Albert Fleury 1848–1924

Albert François (or Francis) Fleury was born in the French port city of Le Havre and studied decorative painting and architecture in Paris. He arrived in the United States around 1888 to assist his former teacher Emile Rénouf on a large-scale painting of the Brooklyn Bridge. Shortly thereafter Fleury was in Chicago with a commission to contribute to the decoration of the new Auditorium Building, a combined hotel, theater, and office building designed by the partnership of Dankmar Adler and Louis Sullivan. In addition to a series of panels for the hotel dining room, he painted two large landscapes for the theater inspired by verses written by Sullivan; the young painter Oliver Dennett Grover assisted with the execution. Fleury completed numerous other mural projects in private homes and public buildings in several midwestern cities as well as in New Orleans, and he was in charge of decorations for the Palace of Mines and Metallurgy at the Louisiana Purchase Exposition held in St. Louis in 1904.

In addition to large-scale works, Fleury painted easel-size landscapes, first exhibiting with the Chicago Society of Artists and at the Art Institute of Chicago beginning in 1898, the year he joined its faculty. He also conducted his own summer outdoor sketching classes. Turning his artistic attention to the city itself, Fleury showed a Chicago River scene in his debut at the Art Institute. There, his 1900 solo exhibition “Picturesque Chicago,” featuring forty-five oil and watercolor paintings, caused something of a sensation. The artist, critics enthused, had proven that even Chicago’s most typically prosaic scenes, such as the polluted river and smoke-shadowed street canyons, could be artistically, even poetically, interpreted. “It has remained for an academician of France to reveal Chicago’s picturesque side to her most patriotic citizens,” remarked one writer, no doubt unaware that the obscure painter James Bolivar Needham had by then been painting the river for a decade.i Fleury’s Chicago images were widely reproduced in newspapers, journals, and postcards, and his work set an example for local artists, who subsequently competed in painting their city.

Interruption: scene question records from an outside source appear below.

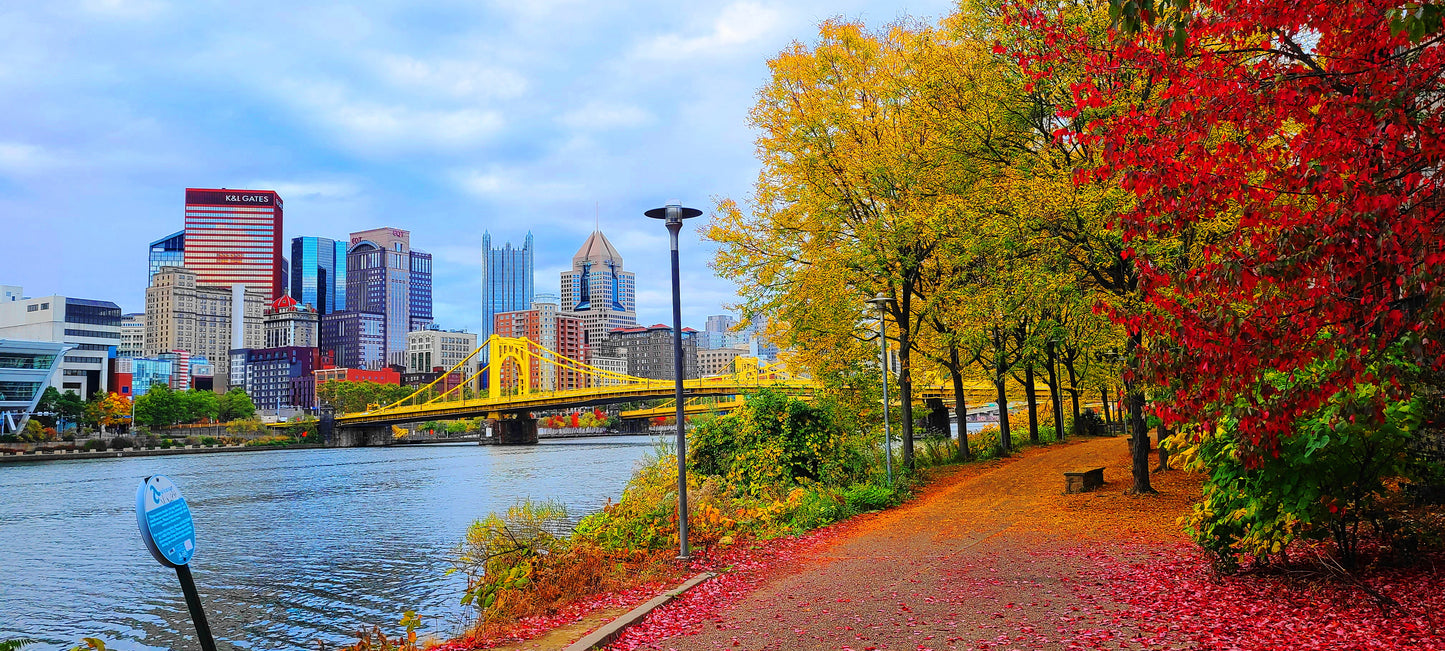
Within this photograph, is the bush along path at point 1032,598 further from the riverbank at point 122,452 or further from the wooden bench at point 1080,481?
the riverbank at point 122,452

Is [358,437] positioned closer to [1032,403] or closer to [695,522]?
[1032,403]

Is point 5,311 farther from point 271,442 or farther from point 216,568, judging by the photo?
point 216,568

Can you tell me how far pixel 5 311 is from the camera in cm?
13462

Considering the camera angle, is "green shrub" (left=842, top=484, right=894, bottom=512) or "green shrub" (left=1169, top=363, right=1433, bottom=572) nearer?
"green shrub" (left=1169, top=363, right=1433, bottom=572)

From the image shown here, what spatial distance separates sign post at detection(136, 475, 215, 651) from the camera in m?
5.12

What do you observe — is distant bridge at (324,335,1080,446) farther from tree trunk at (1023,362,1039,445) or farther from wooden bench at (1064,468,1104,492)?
wooden bench at (1064,468,1104,492)

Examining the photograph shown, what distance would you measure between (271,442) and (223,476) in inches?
2359

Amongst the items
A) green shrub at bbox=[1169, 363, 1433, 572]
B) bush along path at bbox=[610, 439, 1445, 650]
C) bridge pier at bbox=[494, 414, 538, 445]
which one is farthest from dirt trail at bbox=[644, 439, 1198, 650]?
bridge pier at bbox=[494, 414, 538, 445]

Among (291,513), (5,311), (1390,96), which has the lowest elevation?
(291,513)

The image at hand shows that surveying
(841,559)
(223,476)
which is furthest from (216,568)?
(223,476)

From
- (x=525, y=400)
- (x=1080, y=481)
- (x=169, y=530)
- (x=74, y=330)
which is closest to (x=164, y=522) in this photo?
(x=169, y=530)

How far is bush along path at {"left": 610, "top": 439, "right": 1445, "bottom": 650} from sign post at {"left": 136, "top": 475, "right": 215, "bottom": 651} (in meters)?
3.86

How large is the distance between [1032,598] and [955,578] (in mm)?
1359

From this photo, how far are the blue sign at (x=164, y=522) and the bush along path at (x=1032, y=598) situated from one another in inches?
155
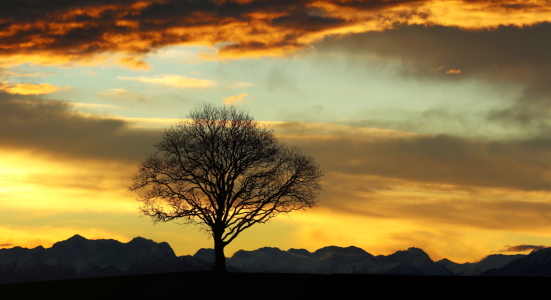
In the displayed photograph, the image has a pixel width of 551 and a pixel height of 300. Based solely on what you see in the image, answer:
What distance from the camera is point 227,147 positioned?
5919cm

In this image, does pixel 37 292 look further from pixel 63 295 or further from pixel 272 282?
pixel 272 282

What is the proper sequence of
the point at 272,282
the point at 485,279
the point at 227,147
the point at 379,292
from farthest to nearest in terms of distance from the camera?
the point at 227,147 < the point at 272,282 < the point at 485,279 < the point at 379,292

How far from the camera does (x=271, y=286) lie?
156 feet

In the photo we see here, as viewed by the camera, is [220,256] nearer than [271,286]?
No

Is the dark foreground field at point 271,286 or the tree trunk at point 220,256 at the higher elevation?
the tree trunk at point 220,256

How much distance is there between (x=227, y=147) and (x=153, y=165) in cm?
815

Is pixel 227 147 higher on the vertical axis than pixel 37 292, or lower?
higher

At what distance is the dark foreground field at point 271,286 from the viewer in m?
41.8

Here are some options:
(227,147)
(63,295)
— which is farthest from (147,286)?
(227,147)

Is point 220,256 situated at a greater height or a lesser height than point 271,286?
greater

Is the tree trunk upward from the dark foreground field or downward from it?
upward

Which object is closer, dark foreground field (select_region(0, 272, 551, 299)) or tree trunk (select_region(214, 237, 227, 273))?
dark foreground field (select_region(0, 272, 551, 299))

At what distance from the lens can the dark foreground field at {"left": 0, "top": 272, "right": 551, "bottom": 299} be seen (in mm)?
41844

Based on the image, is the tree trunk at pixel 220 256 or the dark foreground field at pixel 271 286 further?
the tree trunk at pixel 220 256
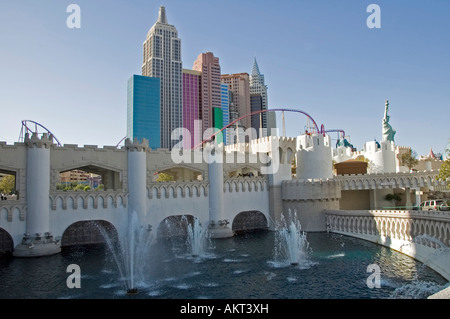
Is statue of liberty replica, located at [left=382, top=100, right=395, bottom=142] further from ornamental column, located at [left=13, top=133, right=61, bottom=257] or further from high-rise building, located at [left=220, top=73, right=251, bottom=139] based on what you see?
high-rise building, located at [left=220, top=73, right=251, bottom=139]

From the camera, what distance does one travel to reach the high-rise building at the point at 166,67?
128m

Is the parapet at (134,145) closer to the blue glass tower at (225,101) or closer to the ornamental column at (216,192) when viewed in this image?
the ornamental column at (216,192)

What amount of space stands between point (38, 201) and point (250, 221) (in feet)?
82.4

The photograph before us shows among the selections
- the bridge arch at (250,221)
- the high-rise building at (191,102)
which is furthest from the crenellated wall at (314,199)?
the high-rise building at (191,102)

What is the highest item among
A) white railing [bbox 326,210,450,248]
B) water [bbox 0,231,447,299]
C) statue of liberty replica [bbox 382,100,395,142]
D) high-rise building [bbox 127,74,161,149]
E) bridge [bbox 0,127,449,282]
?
high-rise building [bbox 127,74,161,149]

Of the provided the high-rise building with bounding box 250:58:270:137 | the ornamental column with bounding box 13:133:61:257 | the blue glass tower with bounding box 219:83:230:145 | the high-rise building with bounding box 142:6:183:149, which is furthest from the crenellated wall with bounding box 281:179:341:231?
the high-rise building with bounding box 250:58:270:137

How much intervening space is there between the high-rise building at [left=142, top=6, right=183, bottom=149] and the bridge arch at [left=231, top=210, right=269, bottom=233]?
9354 cm

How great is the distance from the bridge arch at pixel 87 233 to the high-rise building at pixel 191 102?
4100 inches

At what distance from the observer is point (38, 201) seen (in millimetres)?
29328

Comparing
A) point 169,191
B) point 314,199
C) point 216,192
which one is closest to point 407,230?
point 314,199

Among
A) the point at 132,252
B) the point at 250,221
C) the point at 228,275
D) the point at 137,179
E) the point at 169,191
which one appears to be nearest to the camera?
the point at 228,275

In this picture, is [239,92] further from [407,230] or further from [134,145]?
[407,230]

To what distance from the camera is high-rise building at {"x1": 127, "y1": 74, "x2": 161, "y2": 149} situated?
11906cm
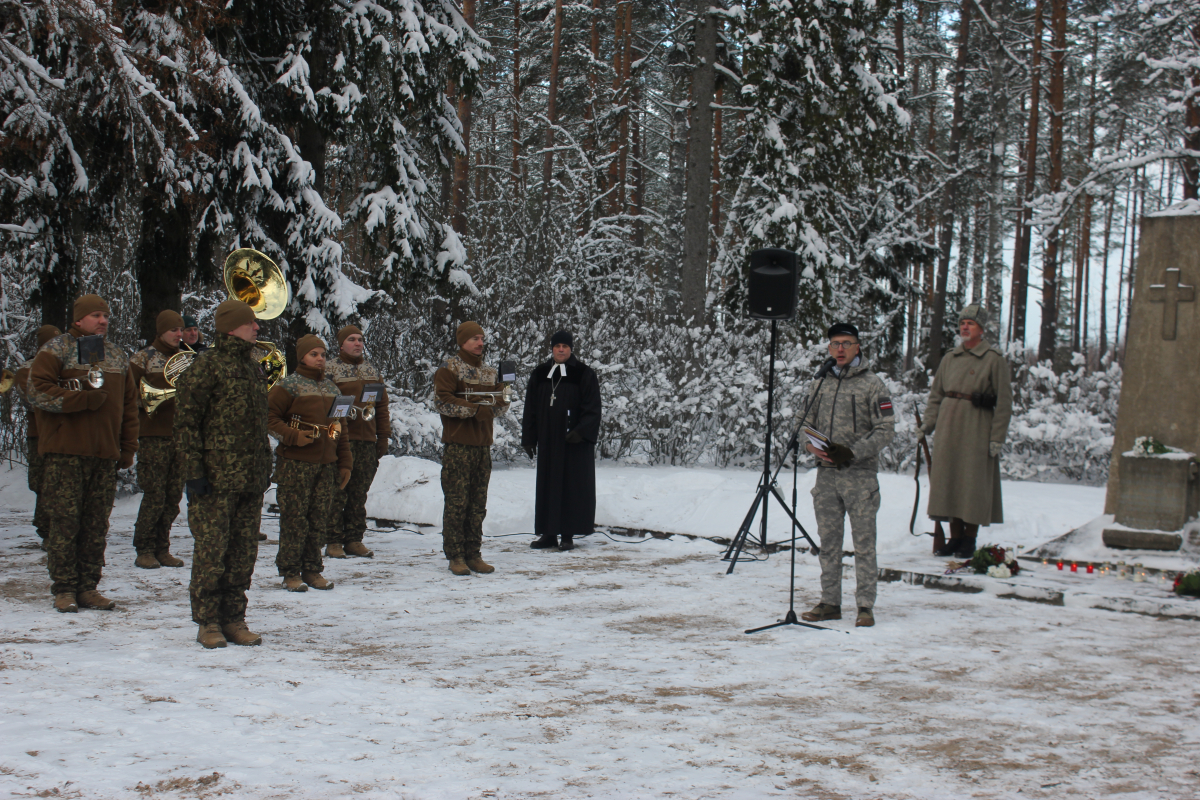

Chicago remained Fleury’s primary landscape subject. Active in several local artists’ organizations, he was among the founders of the Chicago Water Color Club in 1907. Fleury taught still-life painting and architectural rendering in the Art Institute’s school until 1918. By that date, the artist had largely ceased exhibiting, although he continued to paint until shortly before his death at age seventy-five.

Wendy Greenhouse, PhD

i “Art and Artists,” Chicago Journal, Oct. 13, 1900.